История нацистских концлагерей - страница 74
Гиммлер был уязвлен. В своем на удивление резком ответе Вагнеру он энергично защищал свое видение проблемы. Использование превентивного ареста снижало количество политических преступлений и других нарушений закона в Баварии, утверждал Гиммлер, а вот этого системе юридических учреждений как раз и не удалось добиться[497]. Но Гиммлер все же вынужден был пойти на отдельные уступки. Пусть даже фон Эпп был лишь номинальным фюрером земли под названием Бавария, его слово все еще имело вес в правительственных кругах, и баварская полиция Гиммлера скрепя сердце освободила в марте – апреле 1934 года без малого 2 тысячи заключенных из Дахау и других лагерей[498].
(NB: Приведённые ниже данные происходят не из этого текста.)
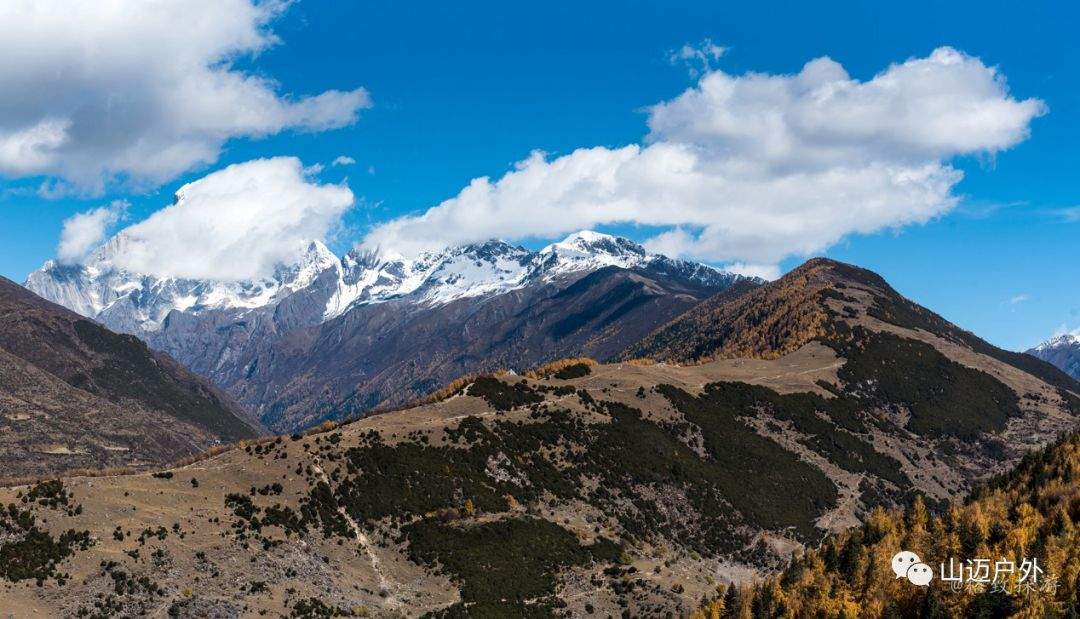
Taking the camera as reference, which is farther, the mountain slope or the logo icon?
the mountain slope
Когда осенью 1934 года конфликт в Баварии вспыхнул снова, Гиммлер уже чувствовал себя куда увереннее – все же его роль в чистке была оценена по достоинству, и его влияние в Третьем рейхе возрастало. На сей раз вызов Гиммлеру бросил рейхсминистр внутренних дел Фрик. В письме в Государственную канцелярию Баварии в начале октября Фрик указал, что в Баварии в настоящее время насчитывается приблизительно 1613 заключенных, подвергнутых превентивному аресту, то есть вдвое больше, чем во всех других землях Германии, вместе взятых. Учитывая чрезмерное рвение баварских властей, Фрик попросил пересмотреть часть дел в качестве первого шага для продолжения освобождения заключенных[499].
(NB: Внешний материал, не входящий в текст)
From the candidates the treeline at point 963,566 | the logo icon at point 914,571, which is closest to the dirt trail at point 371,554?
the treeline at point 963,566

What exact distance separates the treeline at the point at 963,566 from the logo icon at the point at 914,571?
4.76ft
В ответном послании Гиммлер не скрывал презрения. После «самого тщательного пересмотра», как он отметил в середине ноября 1934 года, Бавария готова освободить еще 203 заключенных превентивного ареста, то есть мизерное количество. Что же касается «массовых освобождений», добавил Гиммлер, о них и речи не может быть. Он утверждал также, что недавние освобождения опасных коммунистов из концентрационных лагерей создали серьезную угрозу безопасности в Германии – исключая Баварию – благодаря более строгому подходу. В остальных землях «обнаглевшие» коммунисты приободрились в связи с «всеобщей пассивностью» властей. Враги режима расценили массовые освобождения заключенных как признак «внутренней слабости национал-социалистического государства», и нападки на режим участились и усилились. Вывод Гиммлера сомнений не оставлял: отнюдь не желая никого больше выпускать из концлагерей, он, напротив, стремился посадить в них как можно больше людей, сыграв на опережение в войне против коммунизма[500].
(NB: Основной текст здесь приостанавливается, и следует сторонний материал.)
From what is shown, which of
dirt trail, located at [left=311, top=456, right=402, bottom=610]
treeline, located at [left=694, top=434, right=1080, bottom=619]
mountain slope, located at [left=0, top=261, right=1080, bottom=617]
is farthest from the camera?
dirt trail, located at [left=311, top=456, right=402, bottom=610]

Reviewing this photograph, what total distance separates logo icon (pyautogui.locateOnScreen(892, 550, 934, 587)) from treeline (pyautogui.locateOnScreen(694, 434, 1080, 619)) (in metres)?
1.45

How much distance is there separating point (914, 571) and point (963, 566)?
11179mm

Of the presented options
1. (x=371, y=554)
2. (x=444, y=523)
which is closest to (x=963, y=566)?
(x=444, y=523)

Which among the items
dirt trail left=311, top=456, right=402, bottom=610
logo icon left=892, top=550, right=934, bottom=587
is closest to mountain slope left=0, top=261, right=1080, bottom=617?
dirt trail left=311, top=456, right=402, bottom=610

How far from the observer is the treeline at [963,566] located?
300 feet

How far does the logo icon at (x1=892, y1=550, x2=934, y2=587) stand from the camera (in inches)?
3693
В действительности уже к осени 1934 года коммунистическая «угроза» была не более чем плодом воображения Гиммлера, поскольку гестапо неплохо «поработало», борясь с подпольем[501]. И хотя страх Гиммлера перед коммунистами – тот самый страх, который разделяли и многие младшие чины полиции, и государственные чиновники, – был подлинным, именно он и подвиг его к дальнейшему принятию профилактических мер[502]. Но не все разделяли его столь мрачные перспективы, и рейхсминистр Фрик продолжал настаивать на дальнейшем освобождении заключенных из Дахау[503].
Гиммлер стоял на своем и в конце 1934-го, но его точка опоры была не столь уж надежна. Новая система эсэсовских концлагерей – детище рейхсфюрера СС – была все еще уязвима. Лагеря оставались предметом дискуссий, а их роль – малозначительной, по крайней мере с точки зрения числа заключенных: к осени 1934 года в гиммлеровских лагерях содержалось приблизительно 2400 человек[504]. Вполне возможно, что концентрационные лагеря вовсе сошли бы со сцены, если бы не вмешательство в 1935 году самого могущественного лица Третьего рейха.